▶ **Passage shown**

Current Concepts on SLAP Lesions

Abstract & Commentary

Synopsis: An update of current diagnosis, evaluation, and treatment of SLAP lesions (superior labral tears) is presented. This is a thorough review of the literature and current clinical practice.

Source: Musgrave DS, Rodosky MW. Am J Orthop. 2001;30(1):29-38.

Musgrave and rodosky introduce this review article with a historical review of labral lesions in the shoulder. Labral anatomy and biomechanics are also discussed. The diagnosis, physical exam, and specific tests are then presented. The history usually involves a clicking or popping in the shoulder, especially with overhead activities. There also may be a history of instability or biceps-related anterior shoulder pain. Several physical exam tests such as the O’Brien and Kibler tests are discussed, as well as biceps tendon tests. The Snyder test was omitted, but it can be equally helpful. Musgrave and Rodosky stress the importance of diagnosing concomitant injuries such as rotator cuff tears, instability, cartilage injuries, and impingement lesions such as acromioclavicular joint arthritis and acromial spurring. Plain radiographs, CT arthrogram, MRI, and MRI with a gadolinium arthrogram can all be helpful diagnostically, but arthroscopy is the gold standard for diagnosis. Treatment of the labral tear usually requires surgical debridement or fixation. Concomitant pathology should also be addressed at the time of surgery. Types I through VII SLAP lesions are all specifically discussed. The type of SLAP lesion, concomitant injuries, and the patient’s symptoms dictates treatment.

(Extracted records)
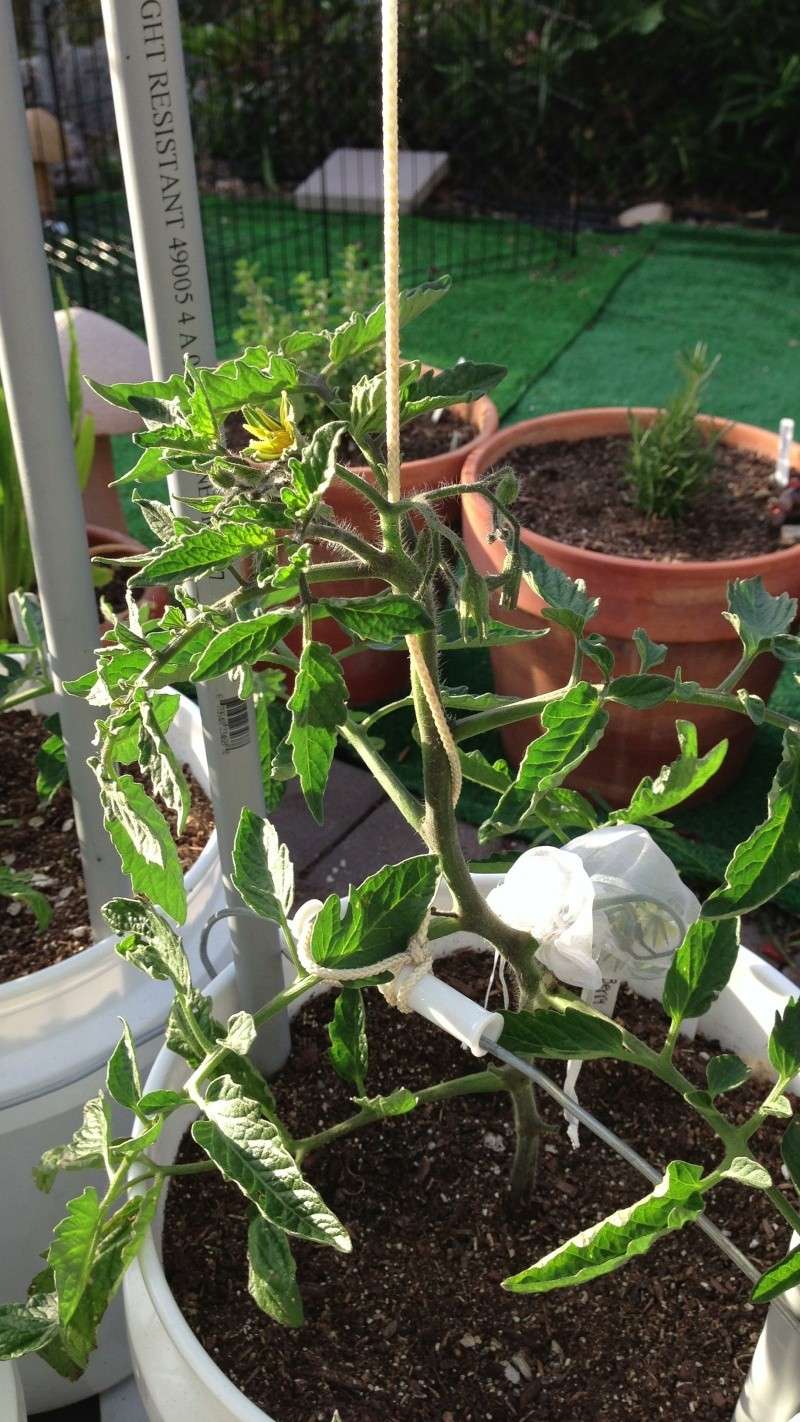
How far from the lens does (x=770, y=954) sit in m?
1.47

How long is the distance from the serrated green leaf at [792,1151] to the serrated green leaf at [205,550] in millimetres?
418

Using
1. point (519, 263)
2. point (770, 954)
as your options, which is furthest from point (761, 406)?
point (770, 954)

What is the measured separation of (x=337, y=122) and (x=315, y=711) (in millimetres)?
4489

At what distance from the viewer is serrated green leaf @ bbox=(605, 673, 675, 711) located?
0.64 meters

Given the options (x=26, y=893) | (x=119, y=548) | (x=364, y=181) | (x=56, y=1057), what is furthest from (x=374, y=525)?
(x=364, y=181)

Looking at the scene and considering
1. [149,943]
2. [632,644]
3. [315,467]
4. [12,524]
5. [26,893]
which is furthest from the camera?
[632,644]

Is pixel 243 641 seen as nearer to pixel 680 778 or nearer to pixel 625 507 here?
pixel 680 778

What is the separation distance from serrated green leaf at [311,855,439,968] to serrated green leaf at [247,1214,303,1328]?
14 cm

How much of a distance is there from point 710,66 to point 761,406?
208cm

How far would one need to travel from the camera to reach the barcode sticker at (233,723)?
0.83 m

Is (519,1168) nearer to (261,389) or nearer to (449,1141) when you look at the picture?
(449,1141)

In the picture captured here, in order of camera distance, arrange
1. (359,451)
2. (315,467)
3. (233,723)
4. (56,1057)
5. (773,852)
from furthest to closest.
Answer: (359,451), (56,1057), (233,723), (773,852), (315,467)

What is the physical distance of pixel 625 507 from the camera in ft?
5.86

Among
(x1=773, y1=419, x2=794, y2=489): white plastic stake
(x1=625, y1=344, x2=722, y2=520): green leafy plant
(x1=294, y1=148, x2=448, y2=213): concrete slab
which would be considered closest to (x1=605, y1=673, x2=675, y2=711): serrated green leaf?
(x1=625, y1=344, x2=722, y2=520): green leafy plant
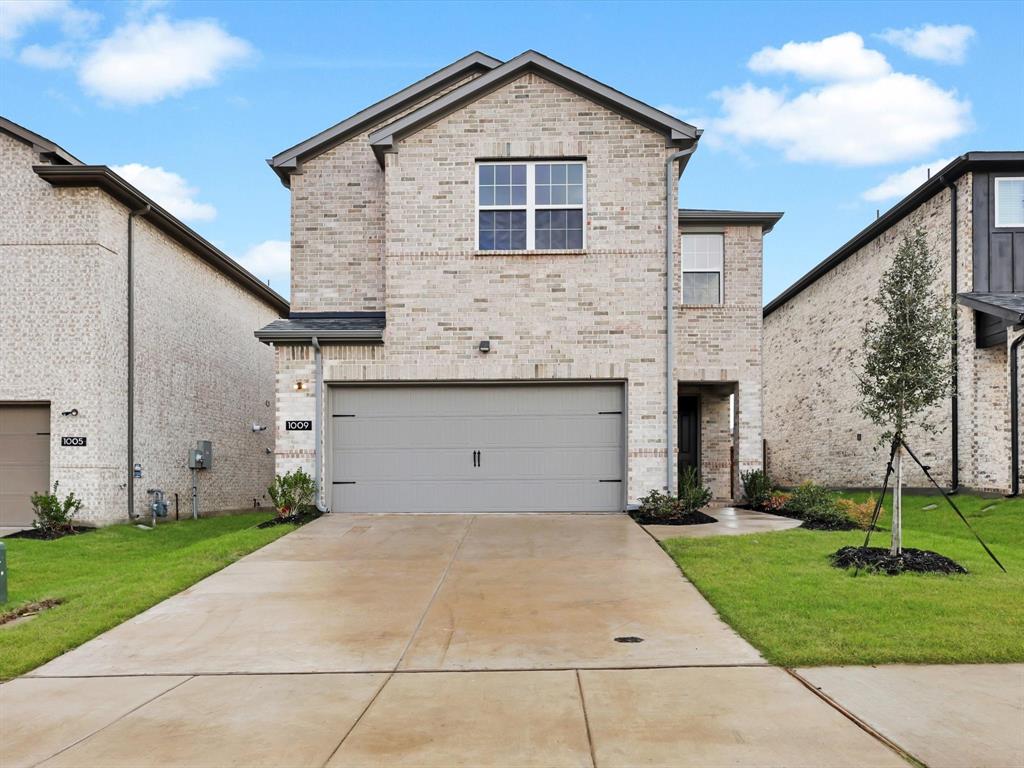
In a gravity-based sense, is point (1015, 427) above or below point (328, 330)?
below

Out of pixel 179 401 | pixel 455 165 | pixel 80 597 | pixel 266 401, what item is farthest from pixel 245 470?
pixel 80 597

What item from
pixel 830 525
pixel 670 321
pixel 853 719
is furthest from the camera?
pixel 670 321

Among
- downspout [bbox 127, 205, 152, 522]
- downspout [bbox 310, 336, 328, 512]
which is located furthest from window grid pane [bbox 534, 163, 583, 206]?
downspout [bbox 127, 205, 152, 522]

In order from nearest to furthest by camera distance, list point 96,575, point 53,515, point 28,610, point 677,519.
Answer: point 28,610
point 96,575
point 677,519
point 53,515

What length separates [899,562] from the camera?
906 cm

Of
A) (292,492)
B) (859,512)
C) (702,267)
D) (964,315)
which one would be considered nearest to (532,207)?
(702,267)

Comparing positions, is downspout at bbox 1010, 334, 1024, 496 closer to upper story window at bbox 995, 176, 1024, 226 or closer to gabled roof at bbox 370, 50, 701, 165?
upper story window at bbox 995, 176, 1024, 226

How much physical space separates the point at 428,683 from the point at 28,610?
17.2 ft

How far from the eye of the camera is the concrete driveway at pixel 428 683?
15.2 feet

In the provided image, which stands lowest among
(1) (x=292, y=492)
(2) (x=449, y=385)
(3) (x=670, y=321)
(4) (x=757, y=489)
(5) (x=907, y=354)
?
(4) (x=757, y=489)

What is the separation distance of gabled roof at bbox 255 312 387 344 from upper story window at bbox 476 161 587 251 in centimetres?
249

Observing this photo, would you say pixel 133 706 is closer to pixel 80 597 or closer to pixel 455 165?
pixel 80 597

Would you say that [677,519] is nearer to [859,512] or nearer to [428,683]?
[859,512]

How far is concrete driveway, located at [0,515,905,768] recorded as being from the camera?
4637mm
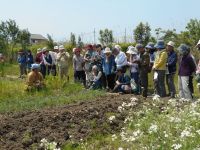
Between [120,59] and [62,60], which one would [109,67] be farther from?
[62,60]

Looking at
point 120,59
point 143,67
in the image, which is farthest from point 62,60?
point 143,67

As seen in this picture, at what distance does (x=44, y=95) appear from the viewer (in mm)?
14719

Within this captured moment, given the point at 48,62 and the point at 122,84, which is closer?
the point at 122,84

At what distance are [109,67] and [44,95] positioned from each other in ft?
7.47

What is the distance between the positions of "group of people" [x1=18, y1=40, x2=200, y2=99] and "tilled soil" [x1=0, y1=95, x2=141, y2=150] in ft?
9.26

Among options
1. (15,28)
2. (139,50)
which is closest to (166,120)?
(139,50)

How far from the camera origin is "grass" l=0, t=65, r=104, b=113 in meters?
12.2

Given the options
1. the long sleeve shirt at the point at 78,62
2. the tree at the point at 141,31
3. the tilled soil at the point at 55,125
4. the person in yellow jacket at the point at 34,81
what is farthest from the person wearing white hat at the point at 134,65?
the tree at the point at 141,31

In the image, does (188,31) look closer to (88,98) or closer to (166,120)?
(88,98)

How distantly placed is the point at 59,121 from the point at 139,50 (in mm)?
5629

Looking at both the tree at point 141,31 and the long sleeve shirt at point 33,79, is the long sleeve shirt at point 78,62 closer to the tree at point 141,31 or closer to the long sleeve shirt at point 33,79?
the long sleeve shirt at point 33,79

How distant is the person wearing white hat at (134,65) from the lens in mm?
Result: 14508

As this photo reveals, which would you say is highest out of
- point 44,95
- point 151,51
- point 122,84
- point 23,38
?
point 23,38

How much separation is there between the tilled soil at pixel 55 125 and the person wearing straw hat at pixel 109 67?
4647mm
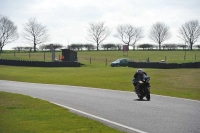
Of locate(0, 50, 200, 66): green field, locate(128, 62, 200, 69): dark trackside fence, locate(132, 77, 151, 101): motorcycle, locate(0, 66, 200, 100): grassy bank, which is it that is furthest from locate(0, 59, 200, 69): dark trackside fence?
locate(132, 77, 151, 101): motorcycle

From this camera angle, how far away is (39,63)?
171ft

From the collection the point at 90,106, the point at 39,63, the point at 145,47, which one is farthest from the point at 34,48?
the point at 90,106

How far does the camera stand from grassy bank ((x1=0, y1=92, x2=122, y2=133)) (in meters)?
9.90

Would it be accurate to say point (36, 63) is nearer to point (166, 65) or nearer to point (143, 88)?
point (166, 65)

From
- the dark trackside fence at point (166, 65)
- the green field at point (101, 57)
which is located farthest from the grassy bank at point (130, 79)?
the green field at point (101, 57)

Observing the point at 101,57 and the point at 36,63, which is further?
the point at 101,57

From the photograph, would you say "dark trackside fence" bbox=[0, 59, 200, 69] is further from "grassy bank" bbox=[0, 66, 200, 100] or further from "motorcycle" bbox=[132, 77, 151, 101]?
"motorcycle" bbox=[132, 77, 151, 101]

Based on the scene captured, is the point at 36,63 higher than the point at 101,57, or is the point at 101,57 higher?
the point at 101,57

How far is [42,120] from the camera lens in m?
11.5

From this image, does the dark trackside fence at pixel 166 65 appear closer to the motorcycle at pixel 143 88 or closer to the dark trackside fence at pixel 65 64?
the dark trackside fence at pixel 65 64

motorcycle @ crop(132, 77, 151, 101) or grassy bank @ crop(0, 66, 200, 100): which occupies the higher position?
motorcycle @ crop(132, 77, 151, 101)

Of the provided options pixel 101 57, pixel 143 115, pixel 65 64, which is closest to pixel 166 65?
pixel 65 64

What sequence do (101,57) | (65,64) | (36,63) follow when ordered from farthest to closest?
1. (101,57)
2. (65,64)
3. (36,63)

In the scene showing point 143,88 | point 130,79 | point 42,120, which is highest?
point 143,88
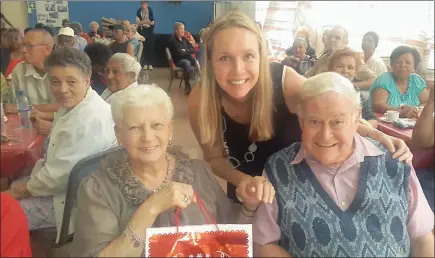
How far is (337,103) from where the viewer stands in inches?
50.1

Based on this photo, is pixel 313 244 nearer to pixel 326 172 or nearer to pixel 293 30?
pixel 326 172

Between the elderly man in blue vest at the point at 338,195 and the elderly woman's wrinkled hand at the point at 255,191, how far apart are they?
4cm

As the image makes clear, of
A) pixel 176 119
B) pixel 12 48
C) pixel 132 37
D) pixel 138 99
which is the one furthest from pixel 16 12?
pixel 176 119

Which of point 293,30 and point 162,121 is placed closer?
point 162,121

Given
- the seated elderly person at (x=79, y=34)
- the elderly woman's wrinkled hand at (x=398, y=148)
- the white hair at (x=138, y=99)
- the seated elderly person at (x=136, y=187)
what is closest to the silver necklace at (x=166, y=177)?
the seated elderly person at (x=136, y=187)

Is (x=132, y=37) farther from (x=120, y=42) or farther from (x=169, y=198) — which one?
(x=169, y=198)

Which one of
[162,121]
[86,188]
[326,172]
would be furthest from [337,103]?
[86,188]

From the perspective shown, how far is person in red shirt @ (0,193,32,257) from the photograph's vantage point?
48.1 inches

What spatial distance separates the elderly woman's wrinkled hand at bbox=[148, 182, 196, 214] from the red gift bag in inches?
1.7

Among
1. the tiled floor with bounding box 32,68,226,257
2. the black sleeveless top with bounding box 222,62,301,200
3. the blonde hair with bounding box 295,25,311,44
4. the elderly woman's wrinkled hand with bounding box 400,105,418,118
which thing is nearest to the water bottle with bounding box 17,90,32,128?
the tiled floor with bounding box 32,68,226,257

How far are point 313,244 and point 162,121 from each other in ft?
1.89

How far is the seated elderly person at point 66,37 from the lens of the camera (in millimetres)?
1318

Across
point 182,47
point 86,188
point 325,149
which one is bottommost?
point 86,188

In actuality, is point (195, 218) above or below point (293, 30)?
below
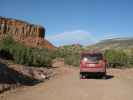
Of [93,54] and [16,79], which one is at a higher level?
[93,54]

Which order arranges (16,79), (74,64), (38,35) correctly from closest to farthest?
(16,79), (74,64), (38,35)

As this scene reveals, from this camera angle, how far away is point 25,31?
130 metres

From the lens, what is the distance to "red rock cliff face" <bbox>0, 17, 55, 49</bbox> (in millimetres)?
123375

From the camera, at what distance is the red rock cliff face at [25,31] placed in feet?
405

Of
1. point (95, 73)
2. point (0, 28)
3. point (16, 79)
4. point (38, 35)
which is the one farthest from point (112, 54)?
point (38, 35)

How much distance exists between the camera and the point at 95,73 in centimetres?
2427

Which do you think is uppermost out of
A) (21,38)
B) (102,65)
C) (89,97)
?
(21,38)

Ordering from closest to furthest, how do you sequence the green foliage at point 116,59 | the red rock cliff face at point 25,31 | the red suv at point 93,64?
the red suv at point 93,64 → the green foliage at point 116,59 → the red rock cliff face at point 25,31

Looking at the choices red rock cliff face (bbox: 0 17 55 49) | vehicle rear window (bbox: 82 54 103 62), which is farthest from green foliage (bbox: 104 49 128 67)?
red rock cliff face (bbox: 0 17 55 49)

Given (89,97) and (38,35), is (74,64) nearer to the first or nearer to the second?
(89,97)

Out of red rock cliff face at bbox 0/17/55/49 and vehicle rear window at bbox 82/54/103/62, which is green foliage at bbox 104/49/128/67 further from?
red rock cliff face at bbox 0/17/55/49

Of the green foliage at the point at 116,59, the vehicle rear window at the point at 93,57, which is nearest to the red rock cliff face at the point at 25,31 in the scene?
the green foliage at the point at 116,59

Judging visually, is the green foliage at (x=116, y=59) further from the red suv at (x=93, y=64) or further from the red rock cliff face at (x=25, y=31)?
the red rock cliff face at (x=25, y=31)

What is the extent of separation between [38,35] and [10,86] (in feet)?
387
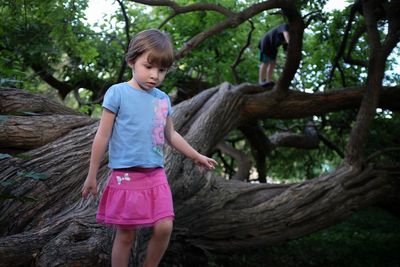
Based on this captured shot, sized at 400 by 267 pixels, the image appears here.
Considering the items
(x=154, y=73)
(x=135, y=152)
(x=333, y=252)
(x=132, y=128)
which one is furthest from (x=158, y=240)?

▶ **Work instruction**
Translate this sentence from the SLAP lesions review into Spanish: "Concomitant pathology should also be addressed at the time of surgery." These records were taken from a separate source.

▶ **Task response**
La patología concomitante también debe tratarse en el momento de la cirugía.